▶ SUPPLIED TEXT:
○ ○ ○ ○

Researchers warn about a new wave of attacks with an information-stealing Trojan called Ursnif that uses PowerShell and fileless execution mechanisms, making it harder to detect. Some of the attacks also deploy the GandCrab ransomware.
For example, researchers from Carbon Black have observed a spam campaign over the past month that distributes Ursnif, which in turn installs the GandCrab ransomware. "The overall attack leverages several different approaches, which are popular techniques amongst red teamers, espionage focused adversaries and large scale criminal campaigns," the Carbon Black researcher said in a new report.
The attack chain starts off with spam emails that carry Word documents containing malicious macro scripts. The macros are obfuscated with junk code but are designed to execute an encoded PowerShell command stored in the Alternate Text field of an object inside the document.

○ ○ ○ ○

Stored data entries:
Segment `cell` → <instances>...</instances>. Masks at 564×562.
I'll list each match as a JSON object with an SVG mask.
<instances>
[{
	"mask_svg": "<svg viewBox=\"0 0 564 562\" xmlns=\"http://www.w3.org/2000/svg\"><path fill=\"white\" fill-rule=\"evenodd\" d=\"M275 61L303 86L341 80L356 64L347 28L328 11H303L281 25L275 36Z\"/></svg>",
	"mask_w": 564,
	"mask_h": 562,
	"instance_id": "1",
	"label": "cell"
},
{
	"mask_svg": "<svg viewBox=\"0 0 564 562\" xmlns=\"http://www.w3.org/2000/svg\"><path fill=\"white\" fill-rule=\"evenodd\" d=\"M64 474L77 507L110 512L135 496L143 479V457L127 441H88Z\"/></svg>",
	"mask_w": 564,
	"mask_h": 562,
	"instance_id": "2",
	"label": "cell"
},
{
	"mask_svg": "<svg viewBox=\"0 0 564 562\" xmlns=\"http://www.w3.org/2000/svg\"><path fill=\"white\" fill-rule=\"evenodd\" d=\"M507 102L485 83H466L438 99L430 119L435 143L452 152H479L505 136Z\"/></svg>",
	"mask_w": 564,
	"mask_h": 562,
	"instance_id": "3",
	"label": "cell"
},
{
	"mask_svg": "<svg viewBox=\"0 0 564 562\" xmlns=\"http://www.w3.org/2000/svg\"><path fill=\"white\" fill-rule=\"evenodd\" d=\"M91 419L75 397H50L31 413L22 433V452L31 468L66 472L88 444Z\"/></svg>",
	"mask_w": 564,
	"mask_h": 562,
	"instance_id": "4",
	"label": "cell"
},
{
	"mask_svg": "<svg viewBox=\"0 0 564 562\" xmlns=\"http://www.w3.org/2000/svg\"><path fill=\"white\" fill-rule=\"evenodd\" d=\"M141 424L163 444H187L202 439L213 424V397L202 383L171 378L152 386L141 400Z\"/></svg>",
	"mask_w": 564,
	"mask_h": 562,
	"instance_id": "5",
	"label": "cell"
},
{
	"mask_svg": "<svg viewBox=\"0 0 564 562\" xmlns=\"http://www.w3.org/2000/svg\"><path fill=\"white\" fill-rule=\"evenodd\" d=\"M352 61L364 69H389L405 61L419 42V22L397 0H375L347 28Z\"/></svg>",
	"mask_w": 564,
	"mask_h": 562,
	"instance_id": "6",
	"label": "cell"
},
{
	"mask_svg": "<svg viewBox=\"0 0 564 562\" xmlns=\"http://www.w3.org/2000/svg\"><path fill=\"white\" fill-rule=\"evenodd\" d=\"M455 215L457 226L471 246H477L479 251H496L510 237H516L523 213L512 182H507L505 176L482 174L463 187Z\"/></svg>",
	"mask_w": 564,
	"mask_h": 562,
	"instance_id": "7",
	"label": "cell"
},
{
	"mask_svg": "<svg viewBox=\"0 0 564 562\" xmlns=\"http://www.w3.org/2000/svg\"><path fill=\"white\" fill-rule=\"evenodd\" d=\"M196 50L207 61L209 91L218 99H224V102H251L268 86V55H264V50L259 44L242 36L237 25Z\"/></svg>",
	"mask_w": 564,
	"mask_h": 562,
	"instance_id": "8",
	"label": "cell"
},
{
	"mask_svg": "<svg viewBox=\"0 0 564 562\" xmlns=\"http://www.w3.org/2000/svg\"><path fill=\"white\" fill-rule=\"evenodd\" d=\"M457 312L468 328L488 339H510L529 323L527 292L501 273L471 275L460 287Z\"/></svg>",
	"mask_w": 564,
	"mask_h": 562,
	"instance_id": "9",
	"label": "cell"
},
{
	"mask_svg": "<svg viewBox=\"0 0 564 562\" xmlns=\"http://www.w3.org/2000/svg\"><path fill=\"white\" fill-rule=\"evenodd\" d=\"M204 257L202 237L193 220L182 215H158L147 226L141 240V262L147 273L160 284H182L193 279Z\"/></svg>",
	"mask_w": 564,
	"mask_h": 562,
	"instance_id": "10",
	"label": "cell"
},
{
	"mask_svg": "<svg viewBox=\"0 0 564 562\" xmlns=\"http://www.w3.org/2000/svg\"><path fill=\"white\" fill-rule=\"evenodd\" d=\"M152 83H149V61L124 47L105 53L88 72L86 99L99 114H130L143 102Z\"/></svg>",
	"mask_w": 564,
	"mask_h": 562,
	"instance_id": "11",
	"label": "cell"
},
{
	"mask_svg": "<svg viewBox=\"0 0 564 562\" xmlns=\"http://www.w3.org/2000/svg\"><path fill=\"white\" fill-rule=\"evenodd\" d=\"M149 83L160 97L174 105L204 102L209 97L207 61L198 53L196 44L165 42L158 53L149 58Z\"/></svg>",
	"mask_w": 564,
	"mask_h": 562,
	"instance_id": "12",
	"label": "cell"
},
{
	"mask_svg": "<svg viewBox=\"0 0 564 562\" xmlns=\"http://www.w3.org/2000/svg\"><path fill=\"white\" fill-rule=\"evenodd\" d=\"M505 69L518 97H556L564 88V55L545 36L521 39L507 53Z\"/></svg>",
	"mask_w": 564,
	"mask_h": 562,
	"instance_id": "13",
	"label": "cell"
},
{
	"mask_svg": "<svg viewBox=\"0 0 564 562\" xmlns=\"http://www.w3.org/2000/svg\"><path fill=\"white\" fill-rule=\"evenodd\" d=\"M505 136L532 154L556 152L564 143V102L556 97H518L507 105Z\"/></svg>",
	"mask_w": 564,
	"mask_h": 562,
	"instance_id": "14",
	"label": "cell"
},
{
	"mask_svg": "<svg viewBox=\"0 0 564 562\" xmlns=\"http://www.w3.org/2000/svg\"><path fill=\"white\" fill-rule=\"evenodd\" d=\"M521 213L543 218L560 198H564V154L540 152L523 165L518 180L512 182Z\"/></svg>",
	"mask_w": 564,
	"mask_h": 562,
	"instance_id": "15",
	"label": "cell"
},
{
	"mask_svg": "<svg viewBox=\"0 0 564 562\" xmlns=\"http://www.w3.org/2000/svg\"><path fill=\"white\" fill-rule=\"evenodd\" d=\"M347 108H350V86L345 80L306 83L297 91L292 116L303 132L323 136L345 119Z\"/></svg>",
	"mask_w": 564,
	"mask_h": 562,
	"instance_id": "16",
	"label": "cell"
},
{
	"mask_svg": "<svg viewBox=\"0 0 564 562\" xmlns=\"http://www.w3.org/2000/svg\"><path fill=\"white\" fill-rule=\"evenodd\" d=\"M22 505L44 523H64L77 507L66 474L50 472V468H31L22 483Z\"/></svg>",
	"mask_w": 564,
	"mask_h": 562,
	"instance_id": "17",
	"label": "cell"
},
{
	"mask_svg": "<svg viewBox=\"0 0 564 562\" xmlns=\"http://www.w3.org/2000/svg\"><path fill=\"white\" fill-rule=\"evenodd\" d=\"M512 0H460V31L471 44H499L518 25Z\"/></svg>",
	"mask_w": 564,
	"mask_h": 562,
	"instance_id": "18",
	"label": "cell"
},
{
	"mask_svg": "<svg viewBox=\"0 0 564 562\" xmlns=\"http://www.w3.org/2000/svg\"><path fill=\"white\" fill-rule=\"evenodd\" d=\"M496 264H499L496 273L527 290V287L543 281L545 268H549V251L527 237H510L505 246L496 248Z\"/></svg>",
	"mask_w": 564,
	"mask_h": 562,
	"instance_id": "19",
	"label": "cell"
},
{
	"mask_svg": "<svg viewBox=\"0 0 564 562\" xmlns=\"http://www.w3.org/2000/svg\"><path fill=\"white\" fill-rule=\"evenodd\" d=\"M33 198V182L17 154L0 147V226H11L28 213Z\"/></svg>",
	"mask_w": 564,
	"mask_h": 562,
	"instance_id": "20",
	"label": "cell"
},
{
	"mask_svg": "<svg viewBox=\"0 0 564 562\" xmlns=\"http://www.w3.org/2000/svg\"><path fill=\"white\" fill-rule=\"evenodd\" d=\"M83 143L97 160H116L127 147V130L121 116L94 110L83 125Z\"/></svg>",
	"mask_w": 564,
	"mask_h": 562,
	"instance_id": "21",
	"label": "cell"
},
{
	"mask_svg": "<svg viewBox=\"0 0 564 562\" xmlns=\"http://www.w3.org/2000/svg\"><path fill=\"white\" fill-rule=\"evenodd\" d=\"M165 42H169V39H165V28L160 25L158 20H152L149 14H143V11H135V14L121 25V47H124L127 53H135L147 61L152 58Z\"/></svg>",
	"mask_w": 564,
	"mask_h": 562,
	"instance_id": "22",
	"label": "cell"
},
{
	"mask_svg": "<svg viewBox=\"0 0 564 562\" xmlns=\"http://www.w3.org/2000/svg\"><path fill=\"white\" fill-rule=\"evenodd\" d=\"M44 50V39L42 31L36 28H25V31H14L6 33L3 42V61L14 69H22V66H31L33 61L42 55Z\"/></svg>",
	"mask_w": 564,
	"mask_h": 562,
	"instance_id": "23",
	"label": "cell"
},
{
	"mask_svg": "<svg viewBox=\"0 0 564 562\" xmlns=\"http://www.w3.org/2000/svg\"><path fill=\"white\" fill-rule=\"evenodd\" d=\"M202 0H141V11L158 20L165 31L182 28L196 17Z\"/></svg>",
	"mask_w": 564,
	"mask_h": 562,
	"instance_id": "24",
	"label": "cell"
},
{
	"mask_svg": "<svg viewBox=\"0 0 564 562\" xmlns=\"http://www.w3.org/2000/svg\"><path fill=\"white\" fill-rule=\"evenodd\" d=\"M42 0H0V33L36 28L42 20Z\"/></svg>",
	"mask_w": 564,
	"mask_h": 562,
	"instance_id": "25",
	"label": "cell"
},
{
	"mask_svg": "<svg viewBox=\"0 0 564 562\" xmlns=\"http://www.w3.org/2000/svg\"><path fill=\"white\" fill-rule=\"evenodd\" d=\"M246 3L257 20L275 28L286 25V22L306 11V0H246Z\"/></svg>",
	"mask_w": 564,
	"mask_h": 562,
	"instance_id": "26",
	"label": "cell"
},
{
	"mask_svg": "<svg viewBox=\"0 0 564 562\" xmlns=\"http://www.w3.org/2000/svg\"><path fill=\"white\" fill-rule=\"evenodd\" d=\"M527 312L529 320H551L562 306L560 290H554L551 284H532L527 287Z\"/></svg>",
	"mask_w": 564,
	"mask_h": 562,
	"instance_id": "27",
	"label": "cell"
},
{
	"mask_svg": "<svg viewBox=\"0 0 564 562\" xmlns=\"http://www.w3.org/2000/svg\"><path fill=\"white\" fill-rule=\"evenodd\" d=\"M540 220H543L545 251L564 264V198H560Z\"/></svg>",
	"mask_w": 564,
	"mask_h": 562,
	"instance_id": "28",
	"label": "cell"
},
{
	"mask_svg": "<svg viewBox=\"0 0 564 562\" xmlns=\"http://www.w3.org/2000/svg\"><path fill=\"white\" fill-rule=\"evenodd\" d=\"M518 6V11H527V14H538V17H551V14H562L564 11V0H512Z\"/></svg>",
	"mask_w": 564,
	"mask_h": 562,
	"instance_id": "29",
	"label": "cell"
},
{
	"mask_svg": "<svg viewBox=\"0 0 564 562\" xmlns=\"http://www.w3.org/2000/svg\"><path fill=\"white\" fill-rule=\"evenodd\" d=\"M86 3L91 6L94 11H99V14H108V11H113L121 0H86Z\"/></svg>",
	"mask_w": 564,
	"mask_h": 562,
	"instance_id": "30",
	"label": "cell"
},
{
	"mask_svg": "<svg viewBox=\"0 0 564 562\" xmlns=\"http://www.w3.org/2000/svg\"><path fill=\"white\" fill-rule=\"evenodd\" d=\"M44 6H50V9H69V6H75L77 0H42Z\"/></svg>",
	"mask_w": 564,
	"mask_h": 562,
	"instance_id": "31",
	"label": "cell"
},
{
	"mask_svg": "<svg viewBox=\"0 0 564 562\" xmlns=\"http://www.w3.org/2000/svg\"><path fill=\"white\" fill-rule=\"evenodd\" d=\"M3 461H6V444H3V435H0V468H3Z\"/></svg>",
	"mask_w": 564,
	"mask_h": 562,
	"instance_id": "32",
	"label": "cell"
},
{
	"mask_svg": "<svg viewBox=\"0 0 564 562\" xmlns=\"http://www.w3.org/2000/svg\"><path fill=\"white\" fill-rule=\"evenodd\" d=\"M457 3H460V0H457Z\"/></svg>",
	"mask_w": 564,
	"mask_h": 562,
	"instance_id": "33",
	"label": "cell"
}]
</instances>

○ ○ ○ ○

▶ EXERCISE DIRECTIONS: From the Ursnif article, set down the passage that opens with the words containing "Researchers warn about" and closes with "a new report.".

▶ ANSWER BELOW:
Researchers warn about a new wave of attacks with an information-stealing Trojan called Ursnif that uses PowerShell and fileless execution mechanisms, making it harder to detect. Some of the attacks also deploy the GandCrab ransomware.
For example, researchers from Carbon Black have observed a spam campaign over the past month that distributes Ursnif, which in turn installs the GandCrab ransomware. "The overall attack leverages several different approaches, which are popular techniques amongst red teamers, espionage focused adversaries and large scale criminal campaigns," the Carbon Black researcher said in a new report.